また、デスクワーカーへの介入では「ジムでの30分」よりも「日中16時間の姿勢」が支配的因子です。本人への教育・環境調整が最大の治療効果を生みます。

現場へのメッセージ

肩のクライアントが来たら、まず姿勢・肩甲骨・胸椎を見ましょう。「腱板のせい」と決めつけず、上行性連鎖(骨盤・体幹)も含めた全身評価が、再発予防の鍵です。

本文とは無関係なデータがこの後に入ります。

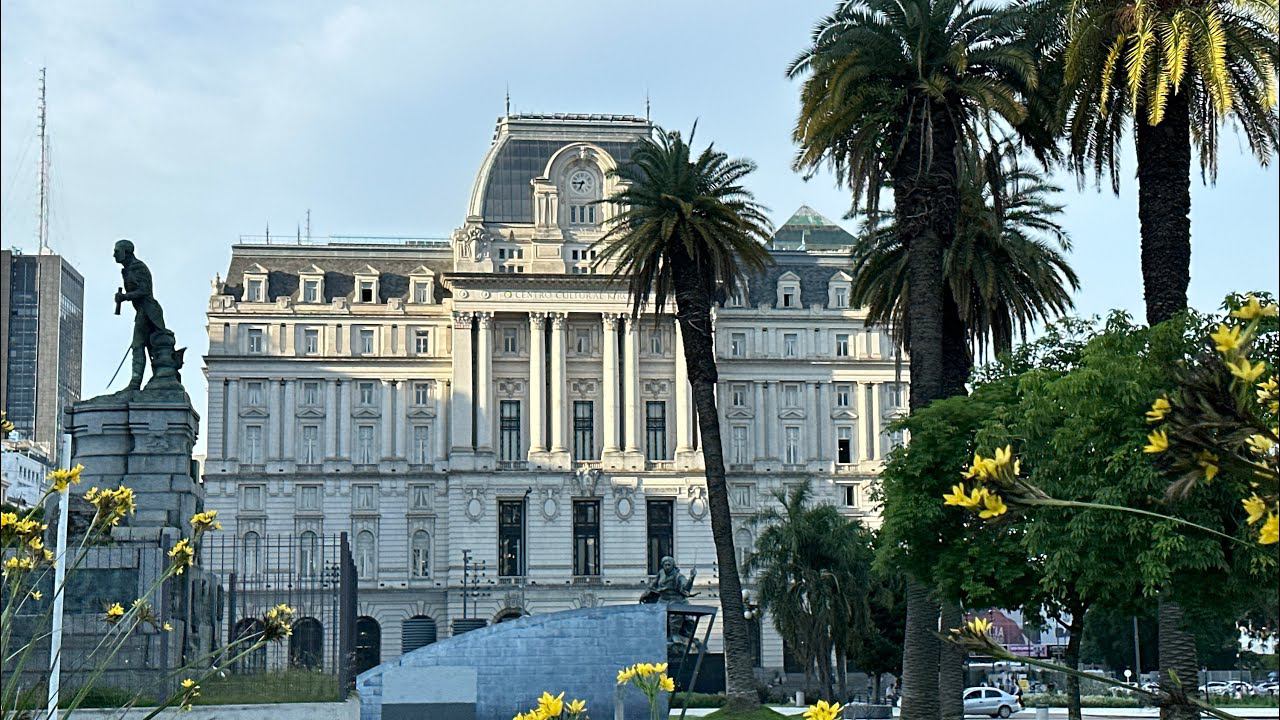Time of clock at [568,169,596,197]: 6:44
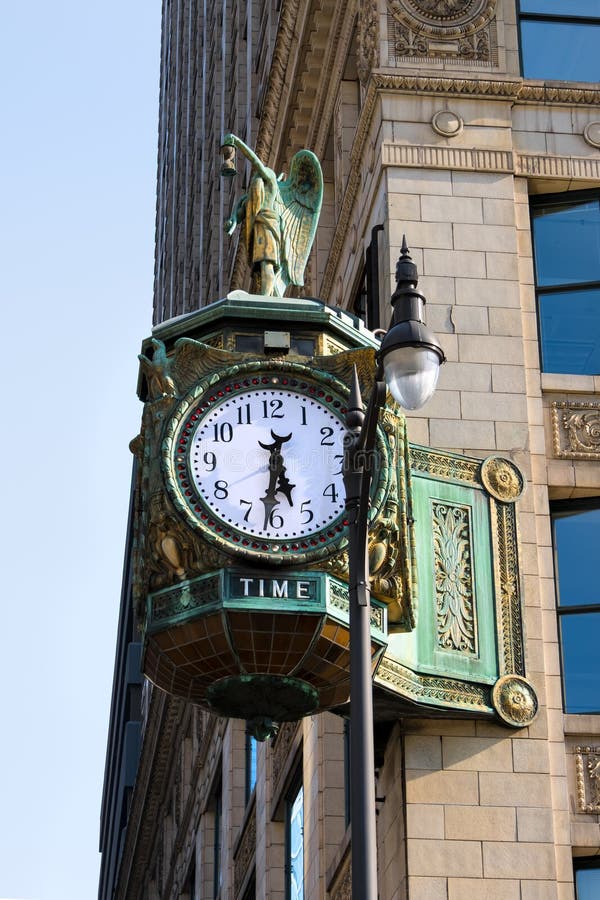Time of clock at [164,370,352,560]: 5:31
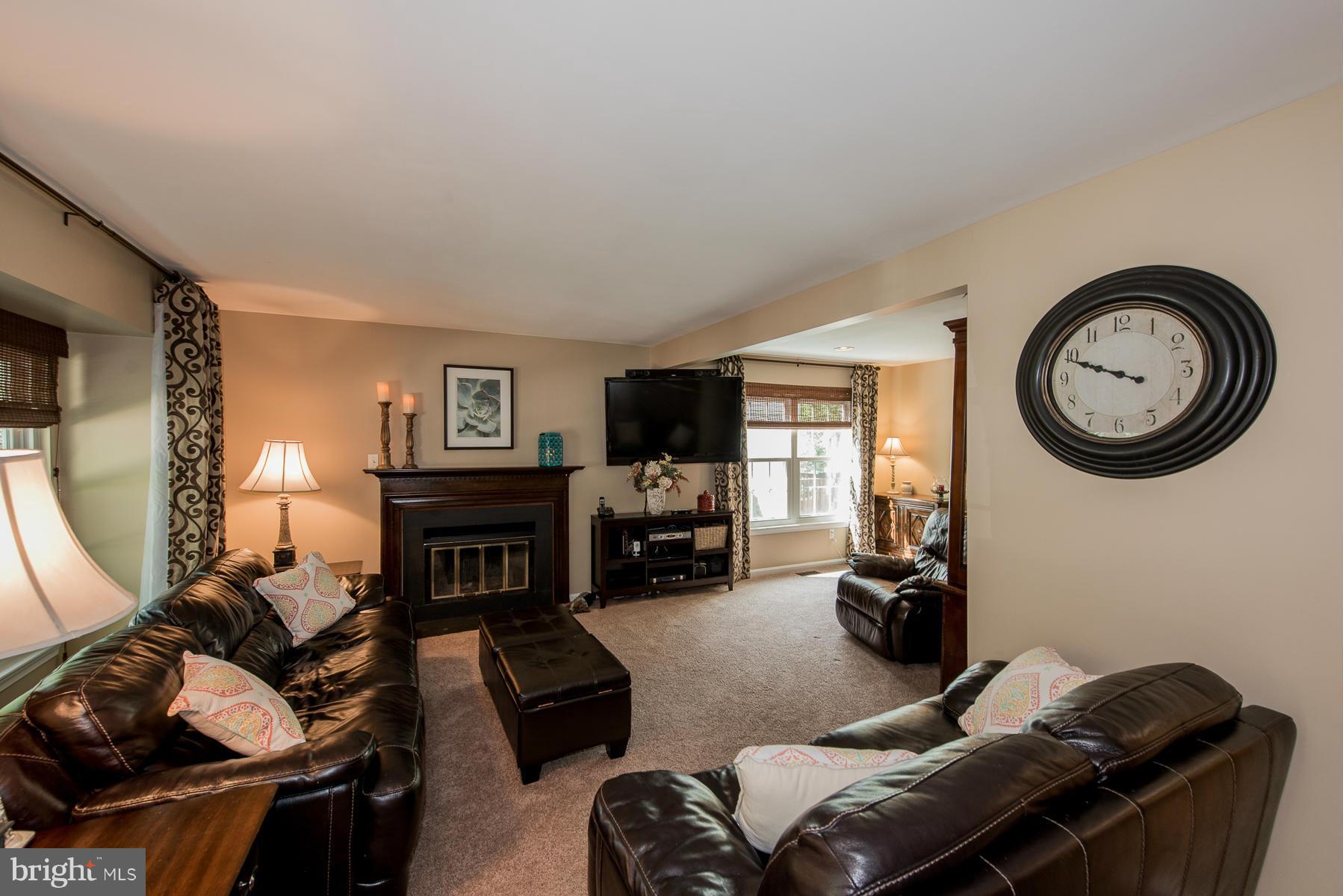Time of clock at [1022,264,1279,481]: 9:49
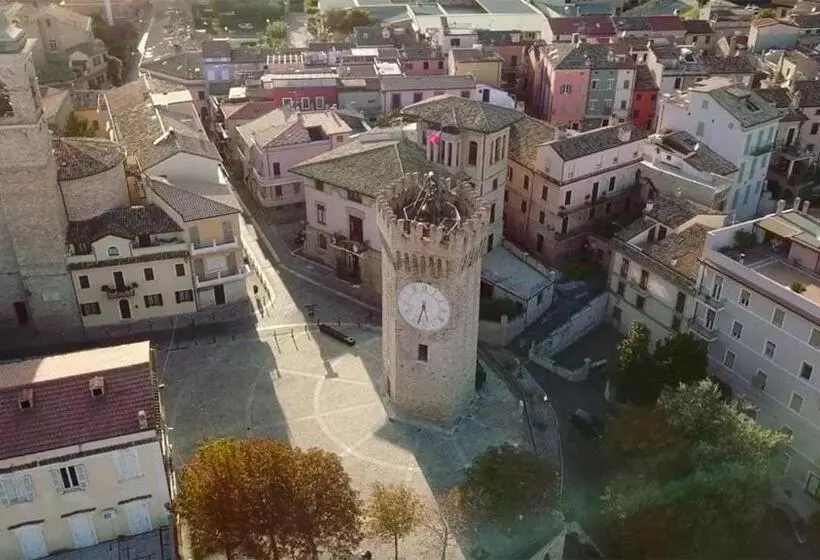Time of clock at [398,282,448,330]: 5:33
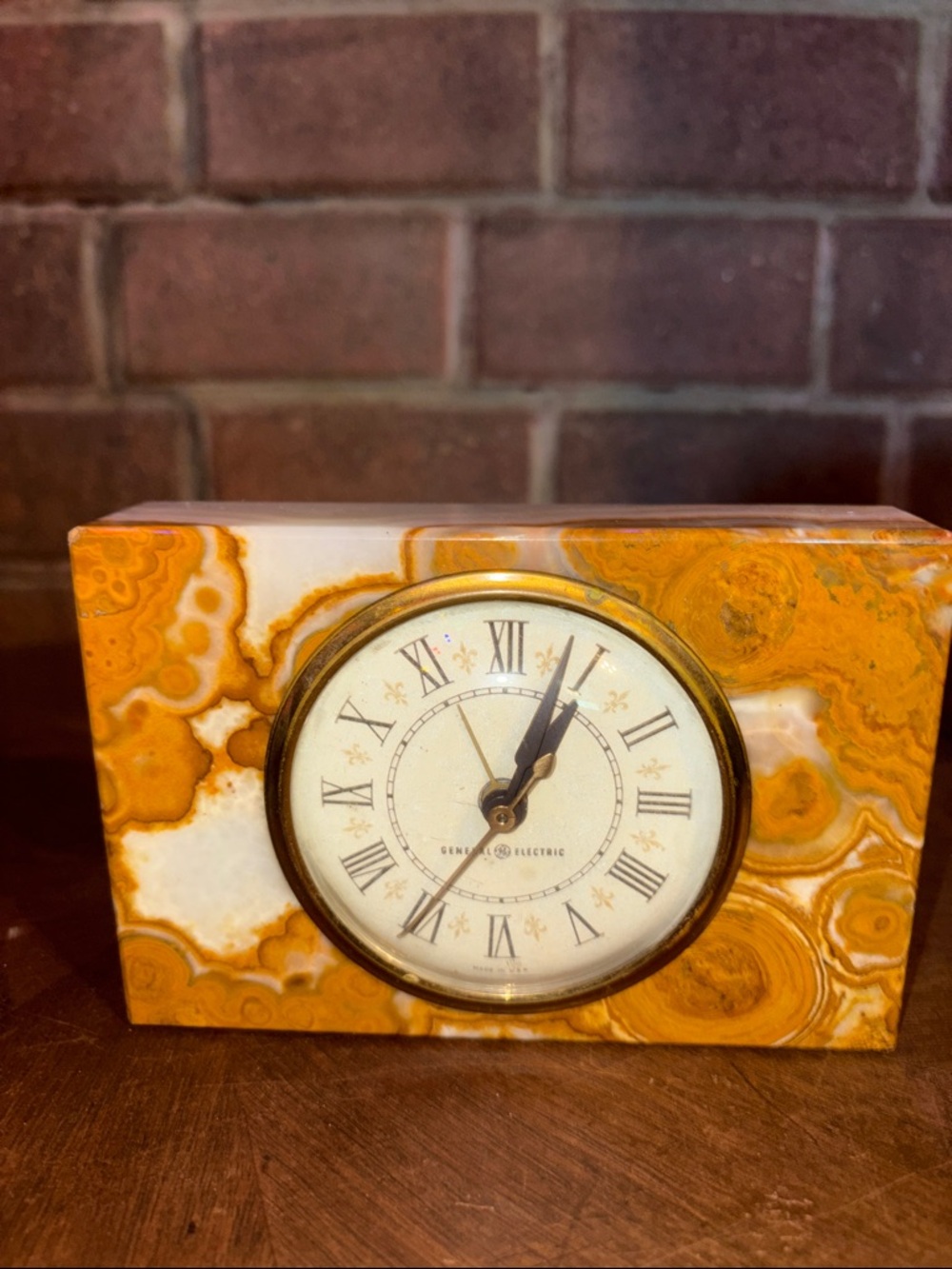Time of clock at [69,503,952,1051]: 1:03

夜間痛・絶対的可動域制限・神経症状などのレッドフラッグがあれば、整形外科と連携してください。トレーナー単独で完結しない症例も多くあります。

参考文献

  • Cools AM, et al. (2014). Rehabilitation of scapular dyskinesis: from the office worker to the elite overhead athlete. Br J Sports Med, 48(8):692-697.
  • Kibler WB, et al. (2013). Clinical implications of scapular dyskinesis in shoulder injury: the 2013 consensus statement from the ‘Scapular Summit’. Br J Sports Med, 47(14):877-885.
  • Kuhn JE. (2009). Exercise in the treatment of rotator cuff impingement: a systematic review and a synthesized evidence-based rehabilitation protocol. J Shoulder Elbow Surg, 18(1):138-160.